DALL-E has given a new given a new "experimental" model to a few lucky users, it looks a bit better but it seems to have less variety currently. I don’t think they will catch back the competition. ControlNet is so good and I guess that MidJourney 5 and StableDiffusion 3 are going to be fully released before.
Millions of images have been removed from the training set for SD3 which is why a lot of people are sticking to 1.5.
1.5 is a lot more stupid than 2.1 in my experience.

Some models based on 1.5 produce good looking images if it produces what you asked for, but it's often a miss on more complex compositions.

We only start to see good 2.1 models like the Illuminati one. I have good hopes about the version 3, and I hope people will fine-tune it to their desires (that seems to mainly be young looking women with unrealistic bodies).

Not giving up sadly, recently they launched bing.com/create.
I also have a website that integrates Stable Diffusion with ChatGPT.

https://aidev.codes

Now everyone will go ahead and bury my comment.

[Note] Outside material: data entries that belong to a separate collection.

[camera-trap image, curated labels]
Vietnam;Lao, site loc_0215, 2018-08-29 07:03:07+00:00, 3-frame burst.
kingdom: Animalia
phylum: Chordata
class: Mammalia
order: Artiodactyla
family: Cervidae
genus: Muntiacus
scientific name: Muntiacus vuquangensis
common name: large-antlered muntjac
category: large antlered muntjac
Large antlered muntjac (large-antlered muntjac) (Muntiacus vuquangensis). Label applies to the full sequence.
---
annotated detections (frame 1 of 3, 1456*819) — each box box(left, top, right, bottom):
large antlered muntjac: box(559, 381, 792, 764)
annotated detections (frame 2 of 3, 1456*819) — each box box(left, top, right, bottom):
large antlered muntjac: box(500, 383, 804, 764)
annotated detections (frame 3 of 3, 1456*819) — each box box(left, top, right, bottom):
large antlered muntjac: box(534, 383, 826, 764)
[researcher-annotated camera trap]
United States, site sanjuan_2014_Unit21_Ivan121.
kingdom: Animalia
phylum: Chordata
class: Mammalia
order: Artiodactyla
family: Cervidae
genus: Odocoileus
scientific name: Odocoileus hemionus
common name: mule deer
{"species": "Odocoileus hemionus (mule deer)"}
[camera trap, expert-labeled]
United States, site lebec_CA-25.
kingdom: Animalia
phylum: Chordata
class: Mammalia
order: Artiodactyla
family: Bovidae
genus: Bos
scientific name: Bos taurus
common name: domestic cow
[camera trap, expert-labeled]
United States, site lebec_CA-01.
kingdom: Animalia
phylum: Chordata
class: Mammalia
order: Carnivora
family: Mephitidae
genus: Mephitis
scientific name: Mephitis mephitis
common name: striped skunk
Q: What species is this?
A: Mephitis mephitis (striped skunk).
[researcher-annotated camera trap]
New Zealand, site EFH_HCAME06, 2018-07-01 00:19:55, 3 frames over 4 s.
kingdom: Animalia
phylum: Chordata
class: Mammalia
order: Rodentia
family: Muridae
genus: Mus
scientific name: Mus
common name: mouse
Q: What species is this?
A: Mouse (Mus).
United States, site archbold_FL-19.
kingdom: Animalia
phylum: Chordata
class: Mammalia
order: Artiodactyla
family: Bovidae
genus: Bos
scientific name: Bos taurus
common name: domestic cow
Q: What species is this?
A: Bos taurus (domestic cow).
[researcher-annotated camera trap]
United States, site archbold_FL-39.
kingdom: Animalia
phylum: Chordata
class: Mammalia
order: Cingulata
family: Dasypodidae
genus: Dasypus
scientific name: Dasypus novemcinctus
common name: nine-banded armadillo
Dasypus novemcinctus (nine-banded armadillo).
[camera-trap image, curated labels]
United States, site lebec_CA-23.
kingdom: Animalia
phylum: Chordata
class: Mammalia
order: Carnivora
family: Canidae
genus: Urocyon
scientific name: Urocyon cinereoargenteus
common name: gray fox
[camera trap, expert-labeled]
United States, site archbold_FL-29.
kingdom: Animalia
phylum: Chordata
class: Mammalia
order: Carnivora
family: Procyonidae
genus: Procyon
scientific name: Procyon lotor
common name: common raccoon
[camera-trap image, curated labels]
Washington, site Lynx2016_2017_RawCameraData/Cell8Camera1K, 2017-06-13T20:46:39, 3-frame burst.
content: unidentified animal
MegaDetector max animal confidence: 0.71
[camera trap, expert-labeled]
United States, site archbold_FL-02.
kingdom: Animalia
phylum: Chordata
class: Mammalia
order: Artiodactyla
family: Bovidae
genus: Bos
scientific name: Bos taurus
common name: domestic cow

You're getting a lot of downvotes and backlash because of the way that you're posting. I understand how you feel, though. It's very personal if you pour effort into something and people aren't interested. It plays with your sense of self-worth. It's a nasty feeling. It's easy to be bitter.

I'm not going to check out the site because I'm not interested in ML generation of websites, or even manual creation of them. I'm here because I'm interested in the discussion around LLMs. That doesn't mean it doesn't have value, though.

If you're going to follow this entrepreneurial path you need to develop a thick skin and learn to cope with rejection. You're going to get things wrong a lot, and a large amount of your effort will be "wasted" trying things that don't work out. You need to learn from your mistakes and understand your own strengths and weaknesses (eg. if you're not good at marketing, involve someone who is). If you want something where your efforts will reliably be rewarded you need to get a regular job instead.

I upvoted, fwiw.

I get an error when I try to log in - literally the response is the text "Error" and nothing else, not even HTML!
I know its not a useful message. Its one of the more obvious things to be improved. Sorry about that. I will see if I can quickly improve it.

OK I fixed the message -- that actually means invalid username.. whoops.. OR invalid password. Lol. What user is it?

It will say which error now at least.